*** Opening of DATA FOR THE TASK ***
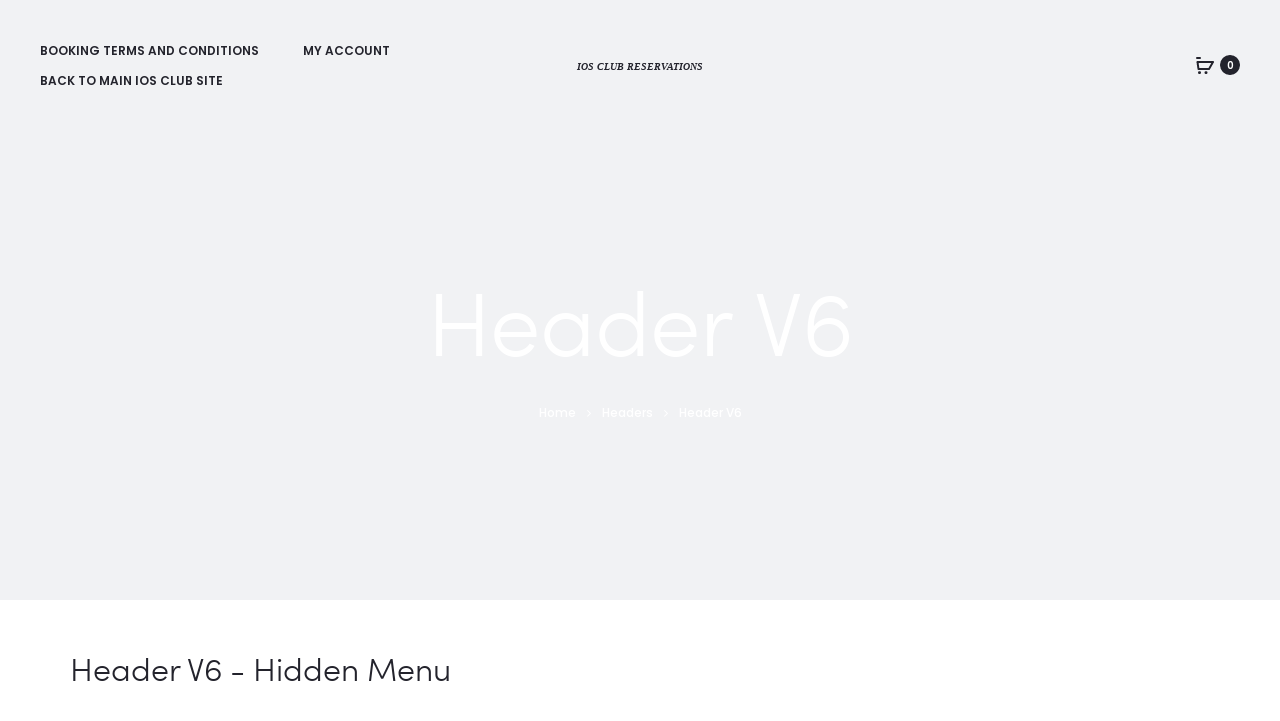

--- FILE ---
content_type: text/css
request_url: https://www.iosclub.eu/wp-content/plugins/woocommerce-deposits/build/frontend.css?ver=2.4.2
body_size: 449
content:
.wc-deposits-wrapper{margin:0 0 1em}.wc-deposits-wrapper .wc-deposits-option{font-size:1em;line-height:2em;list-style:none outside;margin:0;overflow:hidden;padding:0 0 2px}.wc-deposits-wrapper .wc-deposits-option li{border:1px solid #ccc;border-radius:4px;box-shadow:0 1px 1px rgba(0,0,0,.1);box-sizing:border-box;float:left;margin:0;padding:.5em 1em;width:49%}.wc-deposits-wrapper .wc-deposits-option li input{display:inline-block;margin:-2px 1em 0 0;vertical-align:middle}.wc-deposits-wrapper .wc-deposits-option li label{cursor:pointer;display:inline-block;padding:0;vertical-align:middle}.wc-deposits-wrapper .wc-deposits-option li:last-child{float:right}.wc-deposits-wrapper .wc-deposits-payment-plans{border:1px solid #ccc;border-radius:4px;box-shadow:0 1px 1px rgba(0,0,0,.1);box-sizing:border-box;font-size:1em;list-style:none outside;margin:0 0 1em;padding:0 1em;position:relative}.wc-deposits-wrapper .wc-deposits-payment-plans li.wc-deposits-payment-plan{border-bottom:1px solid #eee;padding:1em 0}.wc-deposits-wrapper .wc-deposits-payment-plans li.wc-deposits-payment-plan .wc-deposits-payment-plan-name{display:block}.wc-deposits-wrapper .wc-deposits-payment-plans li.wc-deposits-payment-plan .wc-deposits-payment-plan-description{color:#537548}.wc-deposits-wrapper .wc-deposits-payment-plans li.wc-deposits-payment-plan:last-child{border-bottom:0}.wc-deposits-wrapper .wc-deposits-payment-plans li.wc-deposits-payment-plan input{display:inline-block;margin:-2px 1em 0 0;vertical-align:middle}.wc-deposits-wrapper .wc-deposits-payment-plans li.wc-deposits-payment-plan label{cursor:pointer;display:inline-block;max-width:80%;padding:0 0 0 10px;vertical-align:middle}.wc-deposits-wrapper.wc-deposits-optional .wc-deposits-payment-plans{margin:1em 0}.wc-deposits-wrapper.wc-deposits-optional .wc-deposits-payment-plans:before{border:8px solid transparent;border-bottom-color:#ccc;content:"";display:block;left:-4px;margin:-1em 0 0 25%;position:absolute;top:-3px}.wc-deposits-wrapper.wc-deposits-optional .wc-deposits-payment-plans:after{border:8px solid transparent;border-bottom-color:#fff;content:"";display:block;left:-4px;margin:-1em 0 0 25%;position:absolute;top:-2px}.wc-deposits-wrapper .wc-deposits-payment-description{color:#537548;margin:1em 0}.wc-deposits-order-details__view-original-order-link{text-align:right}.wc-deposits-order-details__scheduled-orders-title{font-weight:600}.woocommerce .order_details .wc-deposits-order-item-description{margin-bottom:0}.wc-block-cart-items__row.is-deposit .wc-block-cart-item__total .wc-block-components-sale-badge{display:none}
*** Close of DATA FOR THE TASK ***
▶ _ASSIGNMENT_
Each entry above should be printed exactly, and any picture in it left out.

▶ _REPLY TO THE TASK_
--- FILE ---
content_type: text/css
request_url: https://www.iosclub.eu/wp-content/plugins/woocommerce-deposits/build/frontend.css?ver=2.4.2
body_size: 449
content:
.wc-deposits-wrapper{margin:0 0 1em}.wc-deposits-wrapper .wc-deposits-option{font-size:1em;line-height:2em;list-style:none outside;margin:0;overflow:hidden;padding:0 0 2px}.wc-deposits-wrapper .wc-deposits-option li{border:1px solid #ccc;border-radius:4px;box-shadow:0 1px 1px rgba(0,0,0,.1);box-sizing:border-box;float:left;margin:0;padding:.5em 1em;width:49%}.wc-deposits-wrapper .wc-deposits-option li input{display:inline-block;margin:-2px 1em 0 0;vertical-align:middle}.wc-deposits-wrapper .wc-deposits-option li label{cursor:pointer;display:inline-block;padding:0;vertical-align:middle}.wc-deposits-wrapper .wc-deposits-option li:last-child{float:right}.wc-deposits-wrapper .wc-deposits-payment-plans{border:1px solid #ccc;border-radius:4px;box-shadow:0 1px 1px rgba(0,0,0,.1);box-sizing:border-box;font-size:1em;list-style:none outside;margin:0 0 1em;padding:0 1em;position:relative}.wc-deposits-wrapper .wc-deposits-payment-plans li.wc-deposits-payment-plan{border-bottom:1px solid #eee;padding:1em 0}.wc-deposits-wrapper .wc-deposits-payment-plans li.wc-deposits-payment-plan .wc-deposits-payment-plan-name{display:block}.wc-deposits-wrapper .wc-deposits-payment-plans li.wc-deposits-payment-plan .wc-deposits-payment-plan-description{color:#537548}.wc-deposits-wrapper .wc-deposits-payment-plans li.wc-deposits-payment-plan:last-child{border-bottom:0}.wc-deposits-wrapper .wc-deposits-payment-plans li.wc-deposits-payment-plan input{display:inline-block;margin:-2px 1em 0 0;vertical-align:middle}.wc-deposits-wrapper .wc-deposits-payment-plans li.wc-deposits-payment-plan label{cursor:pointer;display:inline-block;max-width:80%;padding:0 0 0 10px;vertical-align:middle}.wc-deposits-wrapper.wc-deposits-optional .wc-deposits-payment-plans{margin:1em 0}.wc-deposits-wrapper.wc-deposits-optional .wc-deposits-payment-plans:before{border:8px solid transparent;border-bottom-color:#ccc;content:"";display:block;left:-4px;margin:-1em 0 0 25%;position:absolute;top:-3px}.wc-deposits-wrapper.wc-deposits-optional .wc-deposits-payment-plans:after{border:8px solid transparent;border-bottom-color:#fff;content:"";display:block;left:-4px;margin:-1em 0 0 25%;position:absolute;top:-2px}.wc-deposits-wrapper .wc-deposits-payment-description{color:#537548;margin:1em 0}.wc-deposits-order-details__view-original-order-link{text-align:right}.wc-deposits-order-details__scheduled-orders-title{font-weight:600}.woocommerce .order_details .wc-deposits-order-item-description{margin-bottom:0}.wc-block-cart-items__row.is-deposit .wc-block-cart-item__total .wc-block-components-sale-badge{display:none}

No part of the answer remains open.